**** Provided passage

# Saana nandito ka...



## Neophytus

Hi all! again,

I would appreciate for anyone to translate these phrases into English for me..

Saana nandito ka. Kung alam mo lang yung effecto na binibigay mo saakin


Thanks in advance!


----------



## rockjon

It roughly means to me:
Hopefully, you are/were here. If you only knew the effect that you give me.

Sana : enclitic meaning hopeful or hopefully
nandito: typically means can be found here, but here it means here
kung: means if 
alam: verbal root of malaman, to know. 
lang: enclitic meaning only
effecto: effect
na: acts as a linker here meaning that
binibigay: present tense of ibigay, to give. 
mo: you
sa: super Tagalog preposition: can mean at, of, to, for, etc. depending on context
akin: me 

Hopefully, I'm right about this.  I'm not a native speaker in Tagalog.


----------



## niernier

rockjon said:


> It roughly means to me:
> Hopefully, you are/were here. If you only knew the effect that you give me.
> 
> Sana : enclitic meaning hopeful or hopefully
> nandito: typically means can be found here, but here it means here
> kung: means if
> alam: verbal root of malaman, to know.
> lang: enclitic meaning only
> effecto: effect
> na: acts as a linker here meaning that
> binibigay: present tense of ibigay, to give.
> mo: you
> sa: super Tagalog preposition: can mean at, of, to, for, etc. depending on context
> akin: me
> 
> Hopefully, I'm right about this.  I'm not a native speaker in Tagalog.



Great detailed explanation.

********
**** Raw data

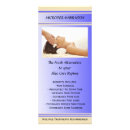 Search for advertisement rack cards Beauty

********

• **Task set**:
1. Do these statements agree with the Tagalog translation thread? For each one, answer yes or no and quote the words from the thread that settle it.
(a) rockjon describes "lang" as an enclitic meaning only.
(b) rockjon says he is a native speaker of Tagalog.
(c) rockjon gives "binibigay" as the past tense of ibigay.
2. Extend the Tagalog translation thread with what comes next after its final post.

• **Task responses**:
1.
(a) Yes: "lang: enclitic meaning only"
(b) No: "I'm not a native speaker in Tagalog."
(c) No: "binibigay: present tense of ibigay, to give."

2.
Neophytus said:


> Hi all! again,
> 
> I would appreciate for anyone to translate these phrases into English for me..
> 
> Saana nandito ka. Kung alam mo lang yung effecto na binibigay mo saakin
> 
> 
> Thanks in advance!



**This should be "sana" not "saana". It means "I hope"

**Effecto is not spelled that way in Tagalog. We spell it as "epekto" which means "effect" in English.

**sa akin. These are two separate words. Explanation was already given by rockjon.

The translation is:
*I hope you were here. If you only knew the effect you are giving me.

*Or another way of saying this is,

*I hope you were here. If you only knew how you affected me.*


----------



## Cracker Jack

Neophytus said:


> Hi all! again,
> 
> I would appreciate for anyone to translate these phrases into English for me..
> 
> Saana nandito ka. Kung alam mo lang yung effecto na binibigay mo saakin
> 
> 
> Thanks in advance!



I wish you were here. If only you knew how your effect on me...


----------



## Wacky...

"I *wish* you were here."

I think this one sounds better, doesn't it?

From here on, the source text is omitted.